Mengabaikan Perlindungan Amandemen Keempat
Praktik ini memungkinkan FBI mengakses data lokasi sensitif tanpa pengawasan hukum, sebuah metode yang menurut para kritikus merupakan pelanggaran langsung terhadap Amandemen Keempat, yang melindungi terhadap penggeledahan dan penyitaan yang tidak wajar. Senator Ron Wyden (D-OR) mengutuk tindakan badan tersebut sebagai “tindakan akhir yang keterlaluan sehubungan dengan Amandemen Keempat,” menyoroti wilayah abu-abu hukum yang dieksploitasi oleh badan-badan federal.
Cara Kerja Sistem
Biasanya, penegak hukum harus mendapatkan surat perintah berdasarkan kemungkinan penyebabnya sebelum mengakses data pribadi dari perusahaan teknologi atau telepon. Namun, lembaga-lembaga tersebut telah mengabaikan persyaratan ini dengan membeli data dari broker yang mengumpulkan informasi yang diambil dari aplikasi dan layanan sehari-hari. Ini termasuk data lokasi yang dikumpulkan dari game seluler, aplikasi belanja, dan perangkat lunak konsumen lainnya.
Prosesnya melibatkan layanan penawaran waktu nyata (RTB), di mana pengiklan membeli akses ke data pengguna untuk iklan bertarget. Perusahaan pengawasan mencegat proses ini, mengumpulkan lokasi dan informasi pengenal lainnya yang kemudian mereka jual kepada pialang atau lembaga federal. Hal ini memungkinkan FBI memperoleh data tanpa pernah memintanya secara langsung dari sumber aslinya.

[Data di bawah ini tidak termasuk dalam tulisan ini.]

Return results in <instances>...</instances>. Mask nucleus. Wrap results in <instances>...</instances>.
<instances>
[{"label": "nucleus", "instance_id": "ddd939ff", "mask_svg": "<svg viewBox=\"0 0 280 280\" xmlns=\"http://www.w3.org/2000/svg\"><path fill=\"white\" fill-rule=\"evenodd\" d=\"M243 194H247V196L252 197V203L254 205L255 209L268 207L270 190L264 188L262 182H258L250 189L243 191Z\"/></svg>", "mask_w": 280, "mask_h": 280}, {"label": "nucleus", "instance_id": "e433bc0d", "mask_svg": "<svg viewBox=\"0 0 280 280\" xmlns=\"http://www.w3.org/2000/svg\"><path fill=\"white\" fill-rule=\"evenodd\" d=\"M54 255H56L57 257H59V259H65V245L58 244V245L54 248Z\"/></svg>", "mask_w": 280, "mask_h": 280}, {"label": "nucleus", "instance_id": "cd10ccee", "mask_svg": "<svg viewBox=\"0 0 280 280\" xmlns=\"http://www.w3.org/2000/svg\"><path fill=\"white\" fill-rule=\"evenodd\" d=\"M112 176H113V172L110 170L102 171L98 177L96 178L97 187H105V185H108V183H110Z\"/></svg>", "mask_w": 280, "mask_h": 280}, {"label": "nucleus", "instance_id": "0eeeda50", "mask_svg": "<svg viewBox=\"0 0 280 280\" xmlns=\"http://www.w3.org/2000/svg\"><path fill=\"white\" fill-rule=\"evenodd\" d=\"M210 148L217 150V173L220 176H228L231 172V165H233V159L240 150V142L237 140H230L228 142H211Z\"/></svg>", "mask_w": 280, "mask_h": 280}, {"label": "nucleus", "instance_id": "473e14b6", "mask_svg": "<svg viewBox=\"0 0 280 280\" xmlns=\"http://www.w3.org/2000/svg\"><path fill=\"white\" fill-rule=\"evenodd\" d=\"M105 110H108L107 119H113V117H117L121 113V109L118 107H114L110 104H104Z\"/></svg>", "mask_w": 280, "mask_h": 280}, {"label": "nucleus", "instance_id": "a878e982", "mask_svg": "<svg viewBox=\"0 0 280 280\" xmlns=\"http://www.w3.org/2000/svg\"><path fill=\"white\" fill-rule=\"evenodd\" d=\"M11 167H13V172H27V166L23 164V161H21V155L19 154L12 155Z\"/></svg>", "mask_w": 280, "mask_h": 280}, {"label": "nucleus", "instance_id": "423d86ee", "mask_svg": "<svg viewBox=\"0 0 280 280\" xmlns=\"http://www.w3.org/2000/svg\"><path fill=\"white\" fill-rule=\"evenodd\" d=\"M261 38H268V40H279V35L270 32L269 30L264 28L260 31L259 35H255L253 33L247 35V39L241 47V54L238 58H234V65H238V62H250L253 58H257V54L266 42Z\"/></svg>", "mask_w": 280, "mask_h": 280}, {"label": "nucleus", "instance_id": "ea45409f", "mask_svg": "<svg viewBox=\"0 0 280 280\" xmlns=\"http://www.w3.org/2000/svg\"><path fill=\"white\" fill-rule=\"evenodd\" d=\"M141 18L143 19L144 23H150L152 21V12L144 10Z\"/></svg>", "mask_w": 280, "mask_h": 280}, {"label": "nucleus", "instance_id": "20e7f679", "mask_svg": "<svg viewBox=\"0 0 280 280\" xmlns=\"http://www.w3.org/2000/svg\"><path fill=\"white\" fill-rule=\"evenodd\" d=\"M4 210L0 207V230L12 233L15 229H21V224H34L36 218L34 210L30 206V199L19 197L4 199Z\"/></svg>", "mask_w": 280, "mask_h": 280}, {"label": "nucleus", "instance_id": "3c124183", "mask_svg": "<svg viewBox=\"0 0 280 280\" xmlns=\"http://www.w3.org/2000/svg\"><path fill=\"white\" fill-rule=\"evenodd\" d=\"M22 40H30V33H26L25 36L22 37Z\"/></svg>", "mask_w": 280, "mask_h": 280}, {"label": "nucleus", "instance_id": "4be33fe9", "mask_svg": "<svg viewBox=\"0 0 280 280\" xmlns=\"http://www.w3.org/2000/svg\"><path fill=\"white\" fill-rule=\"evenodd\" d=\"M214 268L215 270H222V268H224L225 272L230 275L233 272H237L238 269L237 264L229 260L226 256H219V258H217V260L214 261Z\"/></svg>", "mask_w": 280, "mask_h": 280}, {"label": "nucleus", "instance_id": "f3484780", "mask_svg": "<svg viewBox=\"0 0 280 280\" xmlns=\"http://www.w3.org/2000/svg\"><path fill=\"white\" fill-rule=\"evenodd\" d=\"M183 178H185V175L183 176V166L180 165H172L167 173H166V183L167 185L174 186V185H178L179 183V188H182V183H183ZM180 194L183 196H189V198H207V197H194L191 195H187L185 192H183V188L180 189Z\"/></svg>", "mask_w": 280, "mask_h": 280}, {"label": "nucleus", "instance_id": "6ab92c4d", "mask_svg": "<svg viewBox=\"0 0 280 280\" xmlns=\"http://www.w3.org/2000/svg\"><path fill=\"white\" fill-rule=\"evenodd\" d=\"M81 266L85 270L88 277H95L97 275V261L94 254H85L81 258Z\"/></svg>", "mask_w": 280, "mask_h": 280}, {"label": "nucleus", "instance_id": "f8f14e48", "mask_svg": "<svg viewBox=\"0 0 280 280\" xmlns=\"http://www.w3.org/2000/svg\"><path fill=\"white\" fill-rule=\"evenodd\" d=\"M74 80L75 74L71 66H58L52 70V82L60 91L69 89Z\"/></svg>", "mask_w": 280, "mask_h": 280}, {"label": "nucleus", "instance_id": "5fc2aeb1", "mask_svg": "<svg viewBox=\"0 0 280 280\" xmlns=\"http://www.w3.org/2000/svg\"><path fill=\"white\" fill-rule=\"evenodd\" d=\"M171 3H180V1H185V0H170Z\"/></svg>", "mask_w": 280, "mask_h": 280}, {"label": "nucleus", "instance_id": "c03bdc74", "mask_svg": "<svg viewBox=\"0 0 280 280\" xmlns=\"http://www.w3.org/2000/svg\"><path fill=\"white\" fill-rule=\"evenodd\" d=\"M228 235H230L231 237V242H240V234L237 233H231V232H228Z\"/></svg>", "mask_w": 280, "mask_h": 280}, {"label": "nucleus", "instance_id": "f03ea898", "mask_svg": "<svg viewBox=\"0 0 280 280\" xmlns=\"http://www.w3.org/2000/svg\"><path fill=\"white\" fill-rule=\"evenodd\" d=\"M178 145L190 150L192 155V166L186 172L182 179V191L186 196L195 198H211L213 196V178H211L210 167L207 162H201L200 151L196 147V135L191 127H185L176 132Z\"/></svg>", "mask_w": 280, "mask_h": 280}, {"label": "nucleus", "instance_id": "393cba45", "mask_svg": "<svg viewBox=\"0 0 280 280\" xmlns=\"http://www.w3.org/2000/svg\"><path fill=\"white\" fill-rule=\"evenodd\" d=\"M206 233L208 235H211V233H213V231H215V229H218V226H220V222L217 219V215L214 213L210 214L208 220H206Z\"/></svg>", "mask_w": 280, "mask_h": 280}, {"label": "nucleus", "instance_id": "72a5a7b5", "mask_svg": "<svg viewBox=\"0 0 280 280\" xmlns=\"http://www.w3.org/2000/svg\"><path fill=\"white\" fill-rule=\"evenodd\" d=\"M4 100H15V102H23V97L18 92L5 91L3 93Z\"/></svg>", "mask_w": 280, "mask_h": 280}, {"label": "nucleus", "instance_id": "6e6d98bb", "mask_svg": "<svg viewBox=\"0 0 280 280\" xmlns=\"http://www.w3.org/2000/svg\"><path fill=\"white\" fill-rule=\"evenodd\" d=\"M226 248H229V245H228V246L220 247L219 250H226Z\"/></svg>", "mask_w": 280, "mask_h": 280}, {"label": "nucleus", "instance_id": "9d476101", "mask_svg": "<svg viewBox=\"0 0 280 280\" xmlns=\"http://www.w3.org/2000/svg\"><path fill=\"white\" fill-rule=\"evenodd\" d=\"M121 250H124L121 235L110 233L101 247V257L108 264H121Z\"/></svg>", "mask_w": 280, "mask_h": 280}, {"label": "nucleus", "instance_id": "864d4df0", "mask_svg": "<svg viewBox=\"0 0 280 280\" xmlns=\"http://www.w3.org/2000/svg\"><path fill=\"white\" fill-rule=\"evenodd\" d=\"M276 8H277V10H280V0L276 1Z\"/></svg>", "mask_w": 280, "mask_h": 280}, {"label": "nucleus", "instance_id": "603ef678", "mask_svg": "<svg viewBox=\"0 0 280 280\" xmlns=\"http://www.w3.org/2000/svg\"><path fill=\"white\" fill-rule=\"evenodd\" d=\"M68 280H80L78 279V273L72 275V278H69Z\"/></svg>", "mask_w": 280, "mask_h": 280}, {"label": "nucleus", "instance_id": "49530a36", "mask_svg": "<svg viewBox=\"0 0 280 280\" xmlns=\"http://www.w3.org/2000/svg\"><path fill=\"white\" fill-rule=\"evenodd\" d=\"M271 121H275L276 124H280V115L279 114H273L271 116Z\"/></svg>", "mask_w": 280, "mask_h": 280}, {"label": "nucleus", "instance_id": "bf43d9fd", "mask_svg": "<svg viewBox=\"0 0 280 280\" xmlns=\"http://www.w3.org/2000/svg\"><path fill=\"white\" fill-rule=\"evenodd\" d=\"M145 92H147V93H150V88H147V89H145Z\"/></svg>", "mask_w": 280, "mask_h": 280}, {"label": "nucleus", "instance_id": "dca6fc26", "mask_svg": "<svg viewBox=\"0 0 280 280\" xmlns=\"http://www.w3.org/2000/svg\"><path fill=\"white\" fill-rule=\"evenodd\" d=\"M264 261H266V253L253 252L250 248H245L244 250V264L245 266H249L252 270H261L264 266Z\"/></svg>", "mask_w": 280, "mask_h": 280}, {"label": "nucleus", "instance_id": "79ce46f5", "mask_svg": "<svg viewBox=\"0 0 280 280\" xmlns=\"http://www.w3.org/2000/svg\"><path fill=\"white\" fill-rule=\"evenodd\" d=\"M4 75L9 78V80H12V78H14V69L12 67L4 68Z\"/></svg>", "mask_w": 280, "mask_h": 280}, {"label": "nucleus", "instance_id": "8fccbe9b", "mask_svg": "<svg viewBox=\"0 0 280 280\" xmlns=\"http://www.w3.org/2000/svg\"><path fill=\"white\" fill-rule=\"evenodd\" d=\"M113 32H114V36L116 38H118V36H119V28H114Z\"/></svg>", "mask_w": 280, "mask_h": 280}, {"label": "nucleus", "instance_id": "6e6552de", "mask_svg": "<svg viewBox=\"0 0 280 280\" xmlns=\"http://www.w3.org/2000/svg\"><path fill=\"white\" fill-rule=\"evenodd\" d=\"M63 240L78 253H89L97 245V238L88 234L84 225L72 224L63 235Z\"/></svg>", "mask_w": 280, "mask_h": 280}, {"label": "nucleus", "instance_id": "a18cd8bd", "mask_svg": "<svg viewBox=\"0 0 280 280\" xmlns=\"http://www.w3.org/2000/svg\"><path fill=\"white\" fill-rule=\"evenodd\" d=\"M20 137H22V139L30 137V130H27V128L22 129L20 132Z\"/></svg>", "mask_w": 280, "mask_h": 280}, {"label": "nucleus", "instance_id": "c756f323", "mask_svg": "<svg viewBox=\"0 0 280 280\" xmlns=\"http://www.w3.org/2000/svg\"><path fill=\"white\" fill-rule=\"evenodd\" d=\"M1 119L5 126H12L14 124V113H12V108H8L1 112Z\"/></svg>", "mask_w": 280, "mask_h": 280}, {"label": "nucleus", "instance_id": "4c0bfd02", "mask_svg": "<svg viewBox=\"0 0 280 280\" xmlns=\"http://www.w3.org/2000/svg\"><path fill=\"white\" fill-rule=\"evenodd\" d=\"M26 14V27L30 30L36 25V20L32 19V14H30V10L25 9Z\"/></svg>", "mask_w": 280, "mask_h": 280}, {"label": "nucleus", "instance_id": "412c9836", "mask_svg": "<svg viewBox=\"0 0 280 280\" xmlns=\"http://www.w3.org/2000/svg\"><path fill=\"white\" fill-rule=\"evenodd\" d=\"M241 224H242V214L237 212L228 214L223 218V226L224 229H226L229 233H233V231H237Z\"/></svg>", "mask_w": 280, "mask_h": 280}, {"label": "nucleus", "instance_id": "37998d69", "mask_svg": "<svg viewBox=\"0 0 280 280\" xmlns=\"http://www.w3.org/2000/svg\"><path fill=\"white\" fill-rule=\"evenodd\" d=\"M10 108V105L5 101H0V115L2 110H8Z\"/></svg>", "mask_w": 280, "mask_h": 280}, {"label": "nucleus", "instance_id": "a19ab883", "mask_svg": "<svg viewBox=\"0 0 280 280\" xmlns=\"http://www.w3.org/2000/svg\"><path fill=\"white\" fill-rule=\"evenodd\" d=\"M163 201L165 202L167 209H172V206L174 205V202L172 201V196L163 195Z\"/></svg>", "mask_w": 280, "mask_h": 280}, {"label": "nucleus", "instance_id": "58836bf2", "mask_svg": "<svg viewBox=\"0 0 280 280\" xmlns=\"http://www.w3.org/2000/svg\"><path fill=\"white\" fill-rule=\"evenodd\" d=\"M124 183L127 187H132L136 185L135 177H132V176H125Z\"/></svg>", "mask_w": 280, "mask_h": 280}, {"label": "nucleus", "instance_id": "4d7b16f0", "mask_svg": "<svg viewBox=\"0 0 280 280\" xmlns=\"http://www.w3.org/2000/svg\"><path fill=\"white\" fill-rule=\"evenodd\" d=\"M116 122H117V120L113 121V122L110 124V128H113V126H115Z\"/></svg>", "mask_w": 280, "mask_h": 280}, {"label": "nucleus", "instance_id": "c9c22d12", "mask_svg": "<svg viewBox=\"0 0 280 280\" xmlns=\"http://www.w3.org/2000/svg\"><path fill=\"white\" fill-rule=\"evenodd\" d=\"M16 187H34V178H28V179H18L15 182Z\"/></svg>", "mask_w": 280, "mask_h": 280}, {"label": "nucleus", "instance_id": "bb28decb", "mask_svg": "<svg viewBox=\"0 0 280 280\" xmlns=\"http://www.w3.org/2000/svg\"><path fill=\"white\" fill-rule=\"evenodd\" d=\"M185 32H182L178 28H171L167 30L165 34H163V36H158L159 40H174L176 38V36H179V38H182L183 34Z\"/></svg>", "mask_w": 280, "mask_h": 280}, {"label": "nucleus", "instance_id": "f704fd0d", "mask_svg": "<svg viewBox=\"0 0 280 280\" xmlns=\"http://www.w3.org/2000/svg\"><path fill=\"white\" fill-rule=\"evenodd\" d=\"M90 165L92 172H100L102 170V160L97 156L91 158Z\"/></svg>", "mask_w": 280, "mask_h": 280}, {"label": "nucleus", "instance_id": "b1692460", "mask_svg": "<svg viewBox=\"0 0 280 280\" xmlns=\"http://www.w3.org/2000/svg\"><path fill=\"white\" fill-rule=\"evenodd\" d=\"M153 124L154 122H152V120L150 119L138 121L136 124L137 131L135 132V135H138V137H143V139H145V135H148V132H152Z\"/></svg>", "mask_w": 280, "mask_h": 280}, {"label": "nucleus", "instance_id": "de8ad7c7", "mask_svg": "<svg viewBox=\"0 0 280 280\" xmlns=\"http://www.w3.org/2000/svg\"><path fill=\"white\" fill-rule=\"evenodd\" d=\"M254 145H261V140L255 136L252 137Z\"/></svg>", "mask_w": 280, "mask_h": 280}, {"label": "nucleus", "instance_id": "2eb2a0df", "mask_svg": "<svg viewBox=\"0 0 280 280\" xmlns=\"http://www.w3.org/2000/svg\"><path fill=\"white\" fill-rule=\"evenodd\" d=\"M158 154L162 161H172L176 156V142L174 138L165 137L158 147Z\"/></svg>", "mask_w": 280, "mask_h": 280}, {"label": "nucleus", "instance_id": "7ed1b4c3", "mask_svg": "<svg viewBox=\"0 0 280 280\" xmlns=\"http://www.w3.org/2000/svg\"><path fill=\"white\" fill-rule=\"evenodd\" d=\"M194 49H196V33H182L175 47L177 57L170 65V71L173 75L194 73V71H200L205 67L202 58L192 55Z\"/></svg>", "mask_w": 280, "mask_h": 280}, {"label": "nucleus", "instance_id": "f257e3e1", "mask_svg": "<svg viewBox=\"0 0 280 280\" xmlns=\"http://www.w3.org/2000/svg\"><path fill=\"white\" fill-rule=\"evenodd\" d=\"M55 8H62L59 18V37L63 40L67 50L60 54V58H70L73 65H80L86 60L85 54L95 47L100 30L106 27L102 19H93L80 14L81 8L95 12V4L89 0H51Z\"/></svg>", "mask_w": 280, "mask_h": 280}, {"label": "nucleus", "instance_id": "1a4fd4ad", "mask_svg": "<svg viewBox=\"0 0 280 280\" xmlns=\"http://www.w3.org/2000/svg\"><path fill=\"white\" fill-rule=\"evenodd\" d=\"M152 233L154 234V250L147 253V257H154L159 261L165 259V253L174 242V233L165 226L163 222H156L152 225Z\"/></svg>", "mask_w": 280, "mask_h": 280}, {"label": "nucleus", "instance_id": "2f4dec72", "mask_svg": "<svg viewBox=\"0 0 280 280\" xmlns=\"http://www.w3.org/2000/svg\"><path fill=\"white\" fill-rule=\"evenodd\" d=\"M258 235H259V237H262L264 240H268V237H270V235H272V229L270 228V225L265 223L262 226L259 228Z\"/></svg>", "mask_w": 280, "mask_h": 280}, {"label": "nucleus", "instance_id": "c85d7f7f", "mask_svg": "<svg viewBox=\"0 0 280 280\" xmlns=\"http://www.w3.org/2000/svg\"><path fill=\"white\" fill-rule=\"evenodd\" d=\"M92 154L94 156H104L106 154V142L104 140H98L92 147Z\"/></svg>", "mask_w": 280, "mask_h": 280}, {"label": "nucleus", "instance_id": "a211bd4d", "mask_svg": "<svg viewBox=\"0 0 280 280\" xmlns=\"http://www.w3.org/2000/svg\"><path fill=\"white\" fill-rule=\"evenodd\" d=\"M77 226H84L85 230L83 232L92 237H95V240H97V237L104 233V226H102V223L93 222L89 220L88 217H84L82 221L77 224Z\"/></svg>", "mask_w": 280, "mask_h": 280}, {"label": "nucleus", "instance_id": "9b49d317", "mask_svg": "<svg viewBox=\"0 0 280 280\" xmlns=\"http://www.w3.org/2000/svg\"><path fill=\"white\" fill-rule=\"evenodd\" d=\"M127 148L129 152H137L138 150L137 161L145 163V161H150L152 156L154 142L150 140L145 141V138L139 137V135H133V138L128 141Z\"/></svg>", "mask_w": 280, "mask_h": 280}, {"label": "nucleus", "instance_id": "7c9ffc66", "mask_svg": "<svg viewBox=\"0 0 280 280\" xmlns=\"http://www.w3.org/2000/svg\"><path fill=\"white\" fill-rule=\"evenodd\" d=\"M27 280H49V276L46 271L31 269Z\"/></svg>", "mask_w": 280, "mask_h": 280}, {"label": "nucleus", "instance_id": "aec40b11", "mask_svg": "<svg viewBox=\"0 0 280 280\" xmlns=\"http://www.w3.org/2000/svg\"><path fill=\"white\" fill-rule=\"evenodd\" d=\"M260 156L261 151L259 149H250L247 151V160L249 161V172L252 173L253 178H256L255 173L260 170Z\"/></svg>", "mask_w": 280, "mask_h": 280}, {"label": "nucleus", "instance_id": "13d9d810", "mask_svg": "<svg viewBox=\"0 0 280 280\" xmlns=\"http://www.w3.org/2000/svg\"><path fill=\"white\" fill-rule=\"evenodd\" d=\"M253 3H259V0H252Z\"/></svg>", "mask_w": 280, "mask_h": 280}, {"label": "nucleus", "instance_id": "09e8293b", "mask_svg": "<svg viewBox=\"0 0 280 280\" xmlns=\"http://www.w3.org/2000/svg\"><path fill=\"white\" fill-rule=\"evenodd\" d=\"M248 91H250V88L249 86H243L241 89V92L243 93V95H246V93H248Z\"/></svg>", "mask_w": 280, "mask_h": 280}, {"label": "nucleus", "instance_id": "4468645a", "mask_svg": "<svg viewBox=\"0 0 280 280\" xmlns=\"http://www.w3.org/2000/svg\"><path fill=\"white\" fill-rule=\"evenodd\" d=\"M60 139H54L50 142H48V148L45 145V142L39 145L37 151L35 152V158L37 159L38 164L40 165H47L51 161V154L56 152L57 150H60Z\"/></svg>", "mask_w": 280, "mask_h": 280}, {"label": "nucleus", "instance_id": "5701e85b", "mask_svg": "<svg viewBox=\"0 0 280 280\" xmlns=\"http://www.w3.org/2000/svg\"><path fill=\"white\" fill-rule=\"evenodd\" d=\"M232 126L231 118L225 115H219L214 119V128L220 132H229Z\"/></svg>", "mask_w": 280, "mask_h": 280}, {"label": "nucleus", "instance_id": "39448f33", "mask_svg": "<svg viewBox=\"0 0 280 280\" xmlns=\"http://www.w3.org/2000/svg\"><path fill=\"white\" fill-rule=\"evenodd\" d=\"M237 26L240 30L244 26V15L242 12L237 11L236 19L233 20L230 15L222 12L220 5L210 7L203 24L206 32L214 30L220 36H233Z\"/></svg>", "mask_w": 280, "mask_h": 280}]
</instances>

Ketidakjelasan Hukum dan Usulan Reformasi
FBI menyatakan bahwa pembelian data ini dibenarkan secara hukum, meskipun klaim ini belum digugat di pengadilan. Pekan lalu, Senator Wyden dan anggota parlemen lainnya mengusulkan Undang-Undang Reformasi Pengawasan Pemerintah, yang akan mengamanatkan surat perintah bagi lembaga federal untuk mencari data dari broker.
FBI menolak berkomentar lebih lanjut mengenai praktik akuisisi data mereka, namun kesaksian Direktur Patel menegaskan kesediaan FBI untuk memanfaatkan celah dalam undang-undang yang ada untuk mengumpulkan informasi intelijen. Praktik ini menimbulkan pertanyaan serius mengenai hak privasi dan sejauh mana pengawasan pemerintah dapat dilakukan di luar peninjauan kembali.
Pembelian data lokasi yang terus dilakukan oleh FBI menggarisbawahi tren yang berkembang di mana lembaga-lembaga federal mengeksploitasi pasar data komersial untuk mengabaikan perlindungan hukum terhadap privasi warga negara.